Alckmin admite erro ao embarcar em debate sobre privatização


Flávio Freire - Agência O Globo SÃO PAULO - Depois de duas semanas rebatendo as declarações de petistas de que num eventual governo tucano privatizaria o Banco do Brasil, a Caixa Econômica Federal (CEF) e os Correios, o candidato do PSDB a presidente, Geraldo Alckmin, admitiu que a campanha tucana errou ao embarcar no discurso do presidente Luiz Inácio Lula da Silva, candidato do PT à reeleição . Em sabatina promovida no jornal "Folha de S. Paulo", nesta quinta-feira, Alckmin reiterou que, se for eleito, não pretende promover um processo de privatização das estatais. - Essa questão da privatização acho que está errada. Aliás, acho até que nós erramos quando embarcamos nesse debate, não pelo mérito, mas pelas mentiras reiteradas - disse Alckmin, acrescentando que o comando de campanha do PSDB deveria ter desviado do que eles mesmos chamam de "central de boatos". Indagado sobre uma política de corte de gastos, Alckmin reiterou que se eleito pretende reduzir despesas do governo. Em linhas gerais, o tucano disse que além de vender o avião presidencial, chamado por ele de Aerolula, irá reduzir o número de ministérios e ajustar a equação entre políticas fiscal e monetária. Em boletim informativo divulgado nesta quinta-feira, a coordenação da campanha do presidente Lula afirmou que a privatização da Companhia Vale do Rio Doce foi péssima para o Brasil. Segundo o informativo, se a Vale ainda fosse estatal a união teria mais de US$ 41 bilhões incorporado ao patrimônio público.
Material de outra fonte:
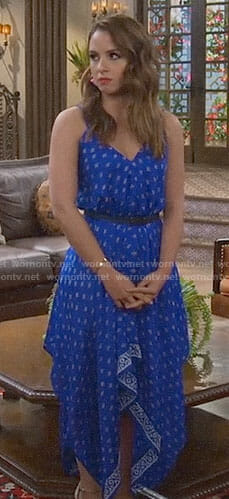 Sofia's red floral off-shoulder top on Young and Hungry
Na quarta-feira, o ministro das Relações Institucionais, Tarso Genro, admitiu, no entanto, que o consumidor foi beneficiado pela privatização na área da telefonia, feita na gestão do tucano Fernando Henrique Cardoso. Também na quarta-feira, Alckmin esteve na Associação Nacional dos Servidores do Banco do Brasil, onde reiterou o compromisso de não privatizar as estatais. Ainda nesta quinta, ao fim da sabatina, Alckmin prometeu pôr fim à reeleição, caso seja eleito, mas não confirmou se abrirá mão da medida. Disse apenas que acabar com a reeleição já em 2010 seria um desrespeito aos governadores eleitos este mês, que participaram da disputa com a perspectiva de poderem se candidatar novamente ao cargo daqui a quatro anos.